■ **PROBLEM TO WORK ON**:
Print the listing below unchanged, starting with its first line and going on through the line that contains "11.5 metres", with both of those lines included.
_ _ _ _
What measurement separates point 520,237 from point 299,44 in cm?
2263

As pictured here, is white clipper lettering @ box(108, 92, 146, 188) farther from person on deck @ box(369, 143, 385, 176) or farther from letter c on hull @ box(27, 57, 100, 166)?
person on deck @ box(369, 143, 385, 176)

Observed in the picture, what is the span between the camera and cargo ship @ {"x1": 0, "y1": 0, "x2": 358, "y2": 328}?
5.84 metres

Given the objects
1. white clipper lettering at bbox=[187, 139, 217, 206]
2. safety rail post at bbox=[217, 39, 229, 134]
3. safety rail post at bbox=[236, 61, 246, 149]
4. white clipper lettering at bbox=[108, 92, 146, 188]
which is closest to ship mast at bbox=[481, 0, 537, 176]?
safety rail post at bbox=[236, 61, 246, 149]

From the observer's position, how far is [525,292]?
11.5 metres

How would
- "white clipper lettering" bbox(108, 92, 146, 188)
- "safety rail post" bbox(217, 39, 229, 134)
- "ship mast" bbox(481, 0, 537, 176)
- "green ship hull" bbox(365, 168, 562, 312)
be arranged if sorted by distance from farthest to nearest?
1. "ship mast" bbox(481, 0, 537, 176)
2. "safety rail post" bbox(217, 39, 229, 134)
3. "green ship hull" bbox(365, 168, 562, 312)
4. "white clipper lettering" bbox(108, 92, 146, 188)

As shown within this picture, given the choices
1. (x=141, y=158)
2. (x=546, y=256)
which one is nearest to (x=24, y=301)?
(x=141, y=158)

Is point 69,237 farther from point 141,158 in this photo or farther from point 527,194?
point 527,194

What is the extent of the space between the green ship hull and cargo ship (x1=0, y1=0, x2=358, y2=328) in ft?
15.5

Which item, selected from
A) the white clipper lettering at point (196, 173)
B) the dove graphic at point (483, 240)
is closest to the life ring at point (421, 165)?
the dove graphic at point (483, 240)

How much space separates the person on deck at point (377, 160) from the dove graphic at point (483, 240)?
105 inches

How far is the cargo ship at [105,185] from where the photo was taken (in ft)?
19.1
_ _ _ _
■ **EXERCISE RESULT**:
What measurement separates point 520,237 from point 299,44 in cm?
2263

As pictured here, is white clipper lettering @ box(108, 92, 146, 188) farther from person on deck @ box(369, 143, 385, 176) or farther from letter c on hull @ box(27, 57, 100, 166)?
person on deck @ box(369, 143, 385, 176)

Observed in the picture, what is the span between the camera and cargo ship @ {"x1": 0, "y1": 0, "x2": 358, "y2": 328}?
5.84 metres

Given the objects
1. white clipper lettering at bbox=[187, 139, 217, 206]
2. safety rail post at bbox=[217, 39, 229, 134]
3. safety rail post at bbox=[236, 61, 246, 149]
4. white clipper lettering at bbox=[108, 92, 146, 188]
which is closest to ship mast at bbox=[481, 0, 537, 176]?
safety rail post at bbox=[236, 61, 246, 149]

From the observer's position, how far is [525,292]?
11.5 metres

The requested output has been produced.